Data supplied:
***

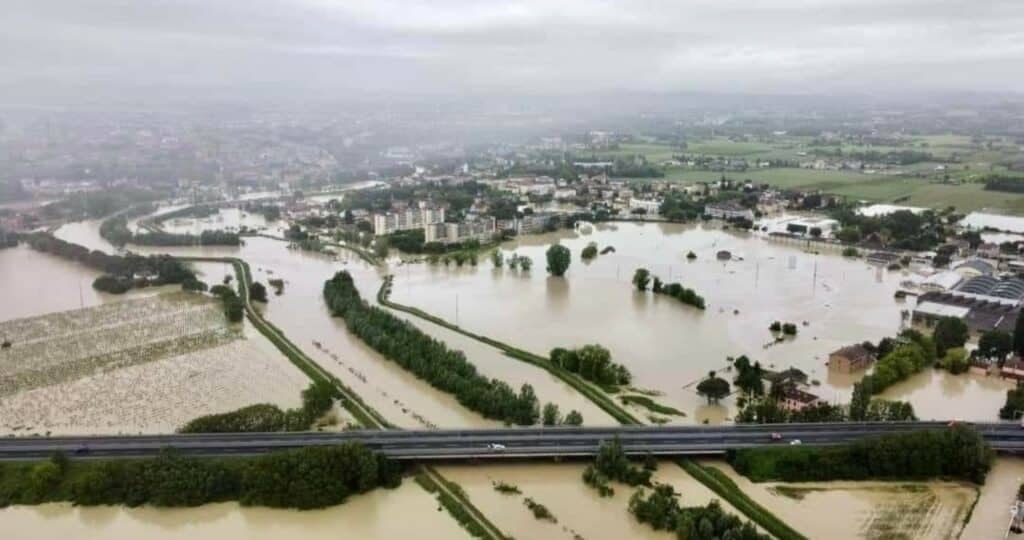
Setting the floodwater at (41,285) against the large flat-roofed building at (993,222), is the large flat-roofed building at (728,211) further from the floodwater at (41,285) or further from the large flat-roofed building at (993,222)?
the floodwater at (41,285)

***

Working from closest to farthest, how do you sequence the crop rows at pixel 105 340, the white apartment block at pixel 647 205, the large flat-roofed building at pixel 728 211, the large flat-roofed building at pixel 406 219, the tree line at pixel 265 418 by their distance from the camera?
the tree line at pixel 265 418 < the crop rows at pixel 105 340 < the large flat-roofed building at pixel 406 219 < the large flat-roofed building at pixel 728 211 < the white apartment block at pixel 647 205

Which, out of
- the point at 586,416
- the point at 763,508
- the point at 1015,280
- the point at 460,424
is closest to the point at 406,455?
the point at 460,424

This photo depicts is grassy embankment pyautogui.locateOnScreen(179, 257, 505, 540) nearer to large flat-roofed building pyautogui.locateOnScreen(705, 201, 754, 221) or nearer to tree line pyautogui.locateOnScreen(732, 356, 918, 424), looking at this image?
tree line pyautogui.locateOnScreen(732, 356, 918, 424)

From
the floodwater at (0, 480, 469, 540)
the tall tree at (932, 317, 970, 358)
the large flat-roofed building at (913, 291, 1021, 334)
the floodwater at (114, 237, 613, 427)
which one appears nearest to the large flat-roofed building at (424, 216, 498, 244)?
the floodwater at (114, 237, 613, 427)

***

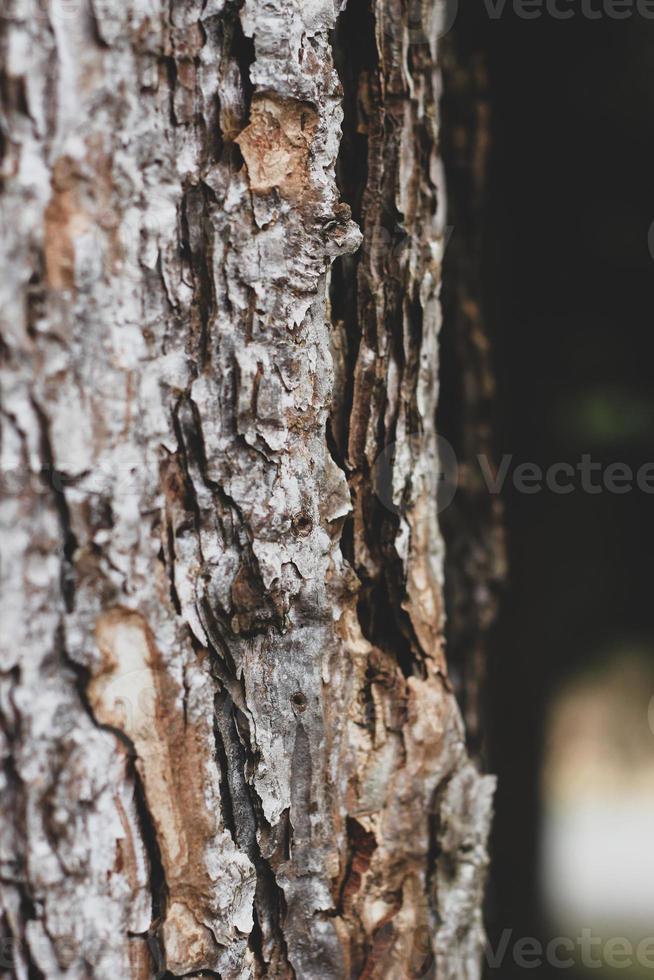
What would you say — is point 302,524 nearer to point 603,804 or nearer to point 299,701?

***

Task instructions:
Locate every line in the records above that contains the string "apartment" and copy each of those lines out.

Finished answer:
Working from closest to farthest, how do you sequence the crop rows at pixel 105 340, the white apartment block at pixel 647 205, the large flat-roofed building at pixel 728 211, the large flat-roofed building at pixel 406 219, the tree line at pixel 265 418 by their distance from the camera?
the tree line at pixel 265 418 < the crop rows at pixel 105 340 < the large flat-roofed building at pixel 406 219 < the large flat-roofed building at pixel 728 211 < the white apartment block at pixel 647 205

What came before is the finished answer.